Born of Irish parents in Portland, Oregon, he moved to San Francisco at the age of twelve and got a job as a shipping clerk in a coffee concern in order to help support his mother and sister. The head of the firm became impressed by his drawing ability and sent him to Hopkins Academy in San Francisco to study art. At seventeen, he was hired by the San Francisco Chronicle as a cub reporter-artist covering such assignments as fires, floods and “promising young corpses” at the morgue to illustrate the latest murder or suicide. He later did graphic reporting on the Spanish-American War and the Klondike Gold Rush.

By nineteen, he was working for the San Francisco Examiner, William Randolph Hearst’s favorite newspaper, as one of their highest paid artists. From there, it was just a short step to New York and work on Hearst’s Journal and assignment on other magazines.

The craft he learned as a newspaper reporter required a keen eye, a remarkable memory and a sense of “something about to happen.” Raleigh realized the importance of this experience when he said. “Contemporary illustrators might consider with some envy the perspective genius of their predecessors whose contact with life was intimate before the camera and its secondhand authority.” A natural draftsmen, he disdained the camera.

His exposure through the vast combined circulation of the Post, Harper’s Bazaar and Hearst’s International made him famous and his prolific production made him wealthy.
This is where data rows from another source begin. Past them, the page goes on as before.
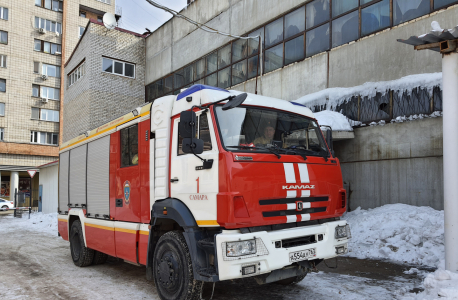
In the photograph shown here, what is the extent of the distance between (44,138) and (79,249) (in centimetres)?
3548

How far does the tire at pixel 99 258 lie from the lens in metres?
7.92

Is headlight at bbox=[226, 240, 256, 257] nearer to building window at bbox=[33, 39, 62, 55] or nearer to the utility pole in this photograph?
the utility pole

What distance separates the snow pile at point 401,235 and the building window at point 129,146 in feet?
17.5

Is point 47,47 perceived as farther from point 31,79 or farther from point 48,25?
point 31,79

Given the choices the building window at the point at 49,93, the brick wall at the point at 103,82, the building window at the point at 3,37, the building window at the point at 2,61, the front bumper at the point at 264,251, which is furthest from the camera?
the building window at the point at 49,93

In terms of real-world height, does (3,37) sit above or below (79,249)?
above

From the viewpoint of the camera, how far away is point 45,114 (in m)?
39.7

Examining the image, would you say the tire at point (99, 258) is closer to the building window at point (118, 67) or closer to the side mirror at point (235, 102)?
the side mirror at point (235, 102)

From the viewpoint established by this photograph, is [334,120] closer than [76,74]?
Yes

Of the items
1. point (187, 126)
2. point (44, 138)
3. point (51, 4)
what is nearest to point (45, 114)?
point (44, 138)

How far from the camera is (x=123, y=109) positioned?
934 inches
He was able to indulge his fondness for yachts and travel. To Raleigh, “travel restored the fresh childlike enthusiasm, naiveté and spontaneity which is absolutely necessary if art is going to mean anything.” His sketches of these journeys and his rare etchings were not executed until his return home—a tribute to his powers of observation and memory.

A serious etcher, he produced many fine plates. He was awarded the Shaw Prize for illustration from the Salmagundi Club in 1916 and the Gold Medal for Advertising Art in America in 1926.

Home to Raleigh was what is now the famous artist’s colony of Westport, Connectict. He, George Wright, Frederick Dorr Steele and Rose O’Neill helped pioneer that area’s popularity. However, Raleigh spent a large part of his life in seclusion in his Gramercy Park studio.

It was in this “illustration-a-day” studio that he distinguished himself “by his ability to depict a large group of people in an interior with refinement and grace.” His classic campaign for Maxwell House Coffee, commissioned by the J. Walter Thompson Advertising Agency, depicted dramatic scenes of Southern Ante-Bellum society, set in elaborate homes.

Raleigh believed, and his drawings proved, that illustrators are artists in the broadest sense of the word. His newspaper experience and its discipline, his appreciation for Forain and Daumier’s incisive interpretation of character all helped to develop his individual work.

His fame brought sadness to the story of this outstanding artist. He lived a lifestyle he thought would never end. While he delineated a social scene of gaiety and elegance, he himself grew morose and introverted. Unable to adapt to illustration’s new market, and not willing to accept the social mores of the late 30s and 40s, his spirit cracked and, in 1944, Raleigh took his own life.

His art, however, has never paled and he remains a giant from the era of the Golden Age of American Illustration.